Supplied data:
"""

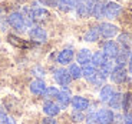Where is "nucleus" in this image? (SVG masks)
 I'll return each instance as SVG.
<instances>
[{
    "label": "nucleus",
    "mask_w": 132,
    "mask_h": 124,
    "mask_svg": "<svg viewBox=\"0 0 132 124\" xmlns=\"http://www.w3.org/2000/svg\"><path fill=\"white\" fill-rule=\"evenodd\" d=\"M7 23L13 27L14 30H17V32H24V30L27 29L26 19H24V16L22 13H19V12H14V13L9 14Z\"/></svg>",
    "instance_id": "obj_1"
},
{
    "label": "nucleus",
    "mask_w": 132,
    "mask_h": 124,
    "mask_svg": "<svg viewBox=\"0 0 132 124\" xmlns=\"http://www.w3.org/2000/svg\"><path fill=\"white\" fill-rule=\"evenodd\" d=\"M122 12V6L115 2H106L103 3V17L106 19H116Z\"/></svg>",
    "instance_id": "obj_2"
},
{
    "label": "nucleus",
    "mask_w": 132,
    "mask_h": 124,
    "mask_svg": "<svg viewBox=\"0 0 132 124\" xmlns=\"http://www.w3.org/2000/svg\"><path fill=\"white\" fill-rule=\"evenodd\" d=\"M27 16L33 20V23H42V22H46L50 17L49 12L43 7H35V9L29 10L27 12Z\"/></svg>",
    "instance_id": "obj_3"
},
{
    "label": "nucleus",
    "mask_w": 132,
    "mask_h": 124,
    "mask_svg": "<svg viewBox=\"0 0 132 124\" xmlns=\"http://www.w3.org/2000/svg\"><path fill=\"white\" fill-rule=\"evenodd\" d=\"M98 29H99L101 37H103V39H112V37H115L119 32L118 26H115V24H112V23H108V22L101 23L98 26Z\"/></svg>",
    "instance_id": "obj_4"
},
{
    "label": "nucleus",
    "mask_w": 132,
    "mask_h": 124,
    "mask_svg": "<svg viewBox=\"0 0 132 124\" xmlns=\"http://www.w3.org/2000/svg\"><path fill=\"white\" fill-rule=\"evenodd\" d=\"M119 44L116 42H112V40H108V42L103 43L102 46V53L108 57V59H115L119 53Z\"/></svg>",
    "instance_id": "obj_5"
},
{
    "label": "nucleus",
    "mask_w": 132,
    "mask_h": 124,
    "mask_svg": "<svg viewBox=\"0 0 132 124\" xmlns=\"http://www.w3.org/2000/svg\"><path fill=\"white\" fill-rule=\"evenodd\" d=\"M29 36L33 42L36 43H45L47 40V33L46 30L40 26H33L30 27V32H29Z\"/></svg>",
    "instance_id": "obj_6"
},
{
    "label": "nucleus",
    "mask_w": 132,
    "mask_h": 124,
    "mask_svg": "<svg viewBox=\"0 0 132 124\" xmlns=\"http://www.w3.org/2000/svg\"><path fill=\"white\" fill-rule=\"evenodd\" d=\"M53 77H55L57 84L62 86V87H68L69 83L72 81V77H70L69 71L66 69H57L56 71H55V74H53Z\"/></svg>",
    "instance_id": "obj_7"
},
{
    "label": "nucleus",
    "mask_w": 132,
    "mask_h": 124,
    "mask_svg": "<svg viewBox=\"0 0 132 124\" xmlns=\"http://www.w3.org/2000/svg\"><path fill=\"white\" fill-rule=\"evenodd\" d=\"M93 2H88V0H76V13L80 17H88L90 16V9H92Z\"/></svg>",
    "instance_id": "obj_8"
},
{
    "label": "nucleus",
    "mask_w": 132,
    "mask_h": 124,
    "mask_svg": "<svg viewBox=\"0 0 132 124\" xmlns=\"http://www.w3.org/2000/svg\"><path fill=\"white\" fill-rule=\"evenodd\" d=\"M113 111L109 108H101L96 111L98 124H113Z\"/></svg>",
    "instance_id": "obj_9"
},
{
    "label": "nucleus",
    "mask_w": 132,
    "mask_h": 124,
    "mask_svg": "<svg viewBox=\"0 0 132 124\" xmlns=\"http://www.w3.org/2000/svg\"><path fill=\"white\" fill-rule=\"evenodd\" d=\"M56 100H57V104H59L60 108H66L70 104L72 94H70V91L68 90V87H63L62 90H59V94H57Z\"/></svg>",
    "instance_id": "obj_10"
},
{
    "label": "nucleus",
    "mask_w": 132,
    "mask_h": 124,
    "mask_svg": "<svg viewBox=\"0 0 132 124\" xmlns=\"http://www.w3.org/2000/svg\"><path fill=\"white\" fill-rule=\"evenodd\" d=\"M128 78V71L125 70V67H115L111 73V80L116 84H122Z\"/></svg>",
    "instance_id": "obj_11"
},
{
    "label": "nucleus",
    "mask_w": 132,
    "mask_h": 124,
    "mask_svg": "<svg viewBox=\"0 0 132 124\" xmlns=\"http://www.w3.org/2000/svg\"><path fill=\"white\" fill-rule=\"evenodd\" d=\"M70 104H72V107L75 108V110L85 111L86 108L89 107V100L85 98V97H82V96H75V97H72Z\"/></svg>",
    "instance_id": "obj_12"
},
{
    "label": "nucleus",
    "mask_w": 132,
    "mask_h": 124,
    "mask_svg": "<svg viewBox=\"0 0 132 124\" xmlns=\"http://www.w3.org/2000/svg\"><path fill=\"white\" fill-rule=\"evenodd\" d=\"M43 111H45V114L49 116V117H55L60 113V107L57 103L52 100H46V103L43 104Z\"/></svg>",
    "instance_id": "obj_13"
},
{
    "label": "nucleus",
    "mask_w": 132,
    "mask_h": 124,
    "mask_svg": "<svg viewBox=\"0 0 132 124\" xmlns=\"http://www.w3.org/2000/svg\"><path fill=\"white\" fill-rule=\"evenodd\" d=\"M73 57H75V53H73L72 49H63L62 51H59V54H57V63L62 64V66L69 64V63H72Z\"/></svg>",
    "instance_id": "obj_14"
},
{
    "label": "nucleus",
    "mask_w": 132,
    "mask_h": 124,
    "mask_svg": "<svg viewBox=\"0 0 132 124\" xmlns=\"http://www.w3.org/2000/svg\"><path fill=\"white\" fill-rule=\"evenodd\" d=\"M76 60H78V64H79L80 67L88 66V64H90V60H92V53L88 49H82L78 54H76Z\"/></svg>",
    "instance_id": "obj_15"
},
{
    "label": "nucleus",
    "mask_w": 132,
    "mask_h": 124,
    "mask_svg": "<svg viewBox=\"0 0 132 124\" xmlns=\"http://www.w3.org/2000/svg\"><path fill=\"white\" fill-rule=\"evenodd\" d=\"M45 90H46V84H45L42 78H36V80H33L30 83V91L35 96H43Z\"/></svg>",
    "instance_id": "obj_16"
},
{
    "label": "nucleus",
    "mask_w": 132,
    "mask_h": 124,
    "mask_svg": "<svg viewBox=\"0 0 132 124\" xmlns=\"http://www.w3.org/2000/svg\"><path fill=\"white\" fill-rule=\"evenodd\" d=\"M113 94H115V90H113L112 86L103 84L102 88H101V93H99V97H101V101H103V103H108V101L112 98Z\"/></svg>",
    "instance_id": "obj_17"
},
{
    "label": "nucleus",
    "mask_w": 132,
    "mask_h": 124,
    "mask_svg": "<svg viewBox=\"0 0 132 124\" xmlns=\"http://www.w3.org/2000/svg\"><path fill=\"white\" fill-rule=\"evenodd\" d=\"M106 60H108V57H106L102 51H96V53H93V54H92L90 64H92L95 69H99V67H101V66H102Z\"/></svg>",
    "instance_id": "obj_18"
},
{
    "label": "nucleus",
    "mask_w": 132,
    "mask_h": 124,
    "mask_svg": "<svg viewBox=\"0 0 132 124\" xmlns=\"http://www.w3.org/2000/svg\"><path fill=\"white\" fill-rule=\"evenodd\" d=\"M122 100H123V96L121 94V93H115V94L112 96V98L108 101V104L111 108H113V110H121L122 108Z\"/></svg>",
    "instance_id": "obj_19"
},
{
    "label": "nucleus",
    "mask_w": 132,
    "mask_h": 124,
    "mask_svg": "<svg viewBox=\"0 0 132 124\" xmlns=\"http://www.w3.org/2000/svg\"><path fill=\"white\" fill-rule=\"evenodd\" d=\"M90 16L95 17V19H102L103 17V3L102 2H93L92 3Z\"/></svg>",
    "instance_id": "obj_20"
},
{
    "label": "nucleus",
    "mask_w": 132,
    "mask_h": 124,
    "mask_svg": "<svg viewBox=\"0 0 132 124\" xmlns=\"http://www.w3.org/2000/svg\"><path fill=\"white\" fill-rule=\"evenodd\" d=\"M75 7H76V0H59V3H57V9L65 12V13L75 10Z\"/></svg>",
    "instance_id": "obj_21"
},
{
    "label": "nucleus",
    "mask_w": 132,
    "mask_h": 124,
    "mask_svg": "<svg viewBox=\"0 0 132 124\" xmlns=\"http://www.w3.org/2000/svg\"><path fill=\"white\" fill-rule=\"evenodd\" d=\"M119 46L125 47V49H131V44H132V36L129 33H121L118 36V42H116Z\"/></svg>",
    "instance_id": "obj_22"
},
{
    "label": "nucleus",
    "mask_w": 132,
    "mask_h": 124,
    "mask_svg": "<svg viewBox=\"0 0 132 124\" xmlns=\"http://www.w3.org/2000/svg\"><path fill=\"white\" fill-rule=\"evenodd\" d=\"M101 37V34H99V29L98 26L96 27H90L88 32L85 33V36H83V39H85V42H96V40Z\"/></svg>",
    "instance_id": "obj_23"
},
{
    "label": "nucleus",
    "mask_w": 132,
    "mask_h": 124,
    "mask_svg": "<svg viewBox=\"0 0 132 124\" xmlns=\"http://www.w3.org/2000/svg\"><path fill=\"white\" fill-rule=\"evenodd\" d=\"M98 69H95L92 64H88V66H83L82 67V77H85L88 81H90L93 77H95Z\"/></svg>",
    "instance_id": "obj_24"
},
{
    "label": "nucleus",
    "mask_w": 132,
    "mask_h": 124,
    "mask_svg": "<svg viewBox=\"0 0 132 124\" xmlns=\"http://www.w3.org/2000/svg\"><path fill=\"white\" fill-rule=\"evenodd\" d=\"M115 69V66H113V61L111 59H108L106 60L105 63H103L102 66H101V67H99V71L102 73L103 76H106V77H108V76H111V73H112V70Z\"/></svg>",
    "instance_id": "obj_25"
},
{
    "label": "nucleus",
    "mask_w": 132,
    "mask_h": 124,
    "mask_svg": "<svg viewBox=\"0 0 132 124\" xmlns=\"http://www.w3.org/2000/svg\"><path fill=\"white\" fill-rule=\"evenodd\" d=\"M68 71H69L70 77L73 78V80H78V78L82 77V67H80L79 64H70L69 69H68Z\"/></svg>",
    "instance_id": "obj_26"
},
{
    "label": "nucleus",
    "mask_w": 132,
    "mask_h": 124,
    "mask_svg": "<svg viewBox=\"0 0 132 124\" xmlns=\"http://www.w3.org/2000/svg\"><path fill=\"white\" fill-rule=\"evenodd\" d=\"M57 94H59V90L56 87L50 86V87H46V90L43 93V97L46 98V100H53V98L57 97Z\"/></svg>",
    "instance_id": "obj_27"
},
{
    "label": "nucleus",
    "mask_w": 132,
    "mask_h": 124,
    "mask_svg": "<svg viewBox=\"0 0 132 124\" xmlns=\"http://www.w3.org/2000/svg\"><path fill=\"white\" fill-rule=\"evenodd\" d=\"M105 78H106V76H103L102 73L98 70L96 74H95V77L90 80V83H92L93 86H96V87H101V86H103V83H105Z\"/></svg>",
    "instance_id": "obj_28"
},
{
    "label": "nucleus",
    "mask_w": 132,
    "mask_h": 124,
    "mask_svg": "<svg viewBox=\"0 0 132 124\" xmlns=\"http://www.w3.org/2000/svg\"><path fill=\"white\" fill-rule=\"evenodd\" d=\"M132 108V98L131 94H125L123 96V100H122V110H125L126 113H129V110Z\"/></svg>",
    "instance_id": "obj_29"
},
{
    "label": "nucleus",
    "mask_w": 132,
    "mask_h": 124,
    "mask_svg": "<svg viewBox=\"0 0 132 124\" xmlns=\"http://www.w3.org/2000/svg\"><path fill=\"white\" fill-rule=\"evenodd\" d=\"M0 124H16V121L12 117H9L3 110H0Z\"/></svg>",
    "instance_id": "obj_30"
},
{
    "label": "nucleus",
    "mask_w": 132,
    "mask_h": 124,
    "mask_svg": "<svg viewBox=\"0 0 132 124\" xmlns=\"http://www.w3.org/2000/svg\"><path fill=\"white\" fill-rule=\"evenodd\" d=\"M86 124H98V117H96V111H92L85 117Z\"/></svg>",
    "instance_id": "obj_31"
},
{
    "label": "nucleus",
    "mask_w": 132,
    "mask_h": 124,
    "mask_svg": "<svg viewBox=\"0 0 132 124\" xmlns=\"http://www.w3.org/2000/svg\"><path fill=\"white\" fill-rule=\"evenodd\" d=\"M72 118L75 121H83L85 120V116H83V111H78V110H75L72 113Z\"/></svg>",
    "instance_id": "obj_32"
},
{
    "label": "nucleus",
    "mask_w": 132,
    "mask_h": 124,
    "mask_svg": "<svg viewBox=\"0 0 132 124\" xmlns=\"http://www.w3.org/2000/svg\"><path fill=\"white\" fill-rule=\"evenodd\" d=\"M42 124H57V123H56V120H55L53 117H49V116H47V117L43 118Z\"/></svg>",
    "instance_id": "obj_33"
},
{
    "label": "nucleus",
    "mask_w": 132,
    "mask_h": 124,
    "mask_svg": "<svg viewBox=\"0 0 132 124\" xmlns=\"http://www.w3.org/2000/svg\"><path fill=\"white\" fill-rule=\"evenodd\" d=\"M46 6H50V7H57V3H59V0H43Z\"/></svg>",
    "instance_id": "obj_34"
},
{
    "label": "nucleus",
    "mask_w": 132,
    "mask_h": 124,
    "mask_svg": "<svg viewBox=\"0 0 132 124\" xmlns=\"http://www.w3.org/2000/svg\"><path fill=\"white\" fill-rule=\"evenodd\" d=\"M128 66H129V71H132V49L129 51V57H128Z\"/></svg>",
    "instance_id": "obj_35"
},
{
    "label": "nucleus",
    "mask_w": 132,
    "mask_h": 124,
    "mask_svg": "<svg viewBox=\"0 0 132 124\" xmlns=\"http://www.w3.org/2000/svg\"><path fill=\"white\" fill-rule=\"evenodd\" d=\"M88 2H90V0H88Z\"/></svg>",
    "instance_id": "obj_36"
}]
</instances>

"""

Task to carry out:
Give every line from the start of the records down to the line containing "23L13 27L14 30H17V32H24V30L27", inclusive, as a numbered list with blank lines omitted. Leave the pictures out of the answer.

Complete output:
1. Where is "nucleus" in this image? (SVG masks)
2.  I'll return each instance as SVG.
3. <instances>
4. [{
5.     "label": "nucleus",
6.     "mask_w": 132,
7.     "mask_h": 124,
8.     "mask_svg": "<svg viewBox=\"0 0 132 124\" xmlns=\"http://www.w3.org/2000/svg\"><path fill=\"white\" fill-rule=\"evenodd\" d=\"M7 23L13 27L14 30H17V32H24V30L27 29L26 19H24V16L22 13H19V12H14V13L9 14Z\"/></svg>",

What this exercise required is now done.